> Excerpted passage
···

We conclude the Chapman standard does not apply. "Although the complete exclusion of evidence intended to establish an accused's defense may impair his or her right to due process of law, the exclusion of defense evidence on a minor or subsidiary point does not interfere with that constitutional right. [Citation.] Accordingly, such a ruling, if erroneous, is 'an error of law merely,' which is governed by the standard of review announced in [Watson, supra,] 46 Cal.2d 818, 836." (People v. Cunningham (2001) 25 Cal.4th 926, 999.) Our Supreme Court considered an analogous error in People v. Fudge (1994) 7 Cal.4th 1075, 1102 (Fudge). In Fudge, the defendant attempted to introduce evidence of conversations between inmate informants and police investigators (and among inmate informants themselves) to show that the informants had "falsified their accounts after being supplied with, or themselves obtaining, information about defendant's crime." (Ibid.) The trial court sustained hearsay objections to this evidence. (Ibid.) The Supreme Court held that any error in excluding the evidence did not rise to a constitutional violation: "[B]y sustaining the People's hearsay objections in these instances, the trial court's alleged error, if error, did not rise to the level of an unconstitutional deprivation of the right to present a defense." (Ibid.) "If the trial court misstepped, '[t]he trial court's ruling was an error of law merely; there was no refusal to allow [defendant] to present a defense, but only a rejection of some evidence concerning the defense.' " (Id. at p. 1103.) Similarly, here, the trial court did not prevent Huynh from showing relationships and biases that might undermine the credibility of the witnesses against him; the trial court instead excluded some evidence tending to support that defense. The exclusion affected only a subsidiary point, not Huynh's entire defense. Huynh has not shown the error here implicated his federal constitutional rights.

"When the reviewing court applying state law finds an erroneous exclusion of defense evidence, the usual standard of review for state law error applies: the court must reverse only if it also finds a reasonable probability the error affected the verdict adversely to defendant." (People v. Humphrey (1996) 13 Cal.4th 1073, 1089.) Again, prejudice will be found when "it is reasonably probable that a result more favorable to the appealing party would have been reached in the absence of the error." (Watson, supra, 46 Cal.2d at p. 836.)

We have already reviewed in detail the state of the evidence at trial. The prosecution's primary witnesses were Quan Nguyen, who said he witnessed the shooting, and Voung Nguyen, who said Phong Huynh confessed to him. Both witnesses suffered from numerous credibility issues, and their accounts were contradicted by the testimony of Long Tran (who denied Quan Nguyen's claim that he was present before, during, and after the shooting) and Calvin An Le (who denied Voung Nguyen's claim that he was present when Phong Huynh confessed). While the jury's verdict shows that the jurors believed Phong Huynh murdered Pham, the length of deliberation indicates that the decision was not an easy one.

···

> Supplied records

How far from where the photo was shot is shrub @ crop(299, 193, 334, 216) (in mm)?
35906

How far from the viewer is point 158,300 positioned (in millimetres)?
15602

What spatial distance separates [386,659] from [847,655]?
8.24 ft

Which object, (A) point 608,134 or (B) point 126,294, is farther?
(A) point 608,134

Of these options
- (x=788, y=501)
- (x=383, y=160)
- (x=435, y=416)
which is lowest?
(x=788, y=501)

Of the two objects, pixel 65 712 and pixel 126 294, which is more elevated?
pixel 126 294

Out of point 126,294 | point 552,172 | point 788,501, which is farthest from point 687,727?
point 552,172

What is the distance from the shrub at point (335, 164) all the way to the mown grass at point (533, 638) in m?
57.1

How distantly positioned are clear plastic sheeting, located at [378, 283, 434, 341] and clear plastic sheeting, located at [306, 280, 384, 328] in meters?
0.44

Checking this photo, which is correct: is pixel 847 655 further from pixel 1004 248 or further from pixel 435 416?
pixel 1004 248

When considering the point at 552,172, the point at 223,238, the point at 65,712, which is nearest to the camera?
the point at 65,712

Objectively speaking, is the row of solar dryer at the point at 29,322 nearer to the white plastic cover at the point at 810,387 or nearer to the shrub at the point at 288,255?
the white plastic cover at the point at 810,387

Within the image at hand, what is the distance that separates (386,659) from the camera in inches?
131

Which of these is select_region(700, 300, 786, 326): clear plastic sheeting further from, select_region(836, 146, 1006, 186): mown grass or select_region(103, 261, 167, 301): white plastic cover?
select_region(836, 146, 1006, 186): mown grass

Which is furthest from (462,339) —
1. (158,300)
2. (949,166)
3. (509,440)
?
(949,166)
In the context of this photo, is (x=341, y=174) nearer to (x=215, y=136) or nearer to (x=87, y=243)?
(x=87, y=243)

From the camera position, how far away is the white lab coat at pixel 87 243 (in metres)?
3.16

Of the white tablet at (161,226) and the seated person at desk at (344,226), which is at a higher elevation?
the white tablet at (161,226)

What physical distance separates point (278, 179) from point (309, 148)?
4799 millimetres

···

> Actions to take
A – In the court opinion excerpt, write out everything from "We have already" down to "an easy one.".
B – Answer these questions from the court opinion excerpt:
(i) In which case did the trial court sustain hearsay objections to conversations between inmate informants and police investigators?
(ii) According to the quotation from People v. Humphrey, when must the reviewing court reverse?
(iii) Who did Voung Nguyen say confessed to him?
Rely only on the court opinion excerpt, not on the entries.

> The answers
A –
We have already reviewed in detail the state of the evidence at trial. The prosecution's primary witnesses were Quan Nguyen, who said he witnessed the shooting, and Voung Nguyen, who said Phong Huynh confessed to him. Both witnesses suffered from numerous credibility issues, and their accounts were contradicted by the testimony of Long Tran (who denied Quan Nguyen's claim that he was present before, during, and after the shooting) and Calvin An Le (who denied Voung Nguyen's claim that he was present when Phong Huynh confessed). While the jury's verdict shows that the jurors believed Phong Huynh murdered Pham, the length of deliberation indicates that the decision was not an easy one.

B –
(i) People v. Fudge (1994) 7 Cal.4th 1075.
(ii) Only if it also finds a reasonable probability that the error affected the verdict adversely to the defendant.
(iii) Phong Huynh.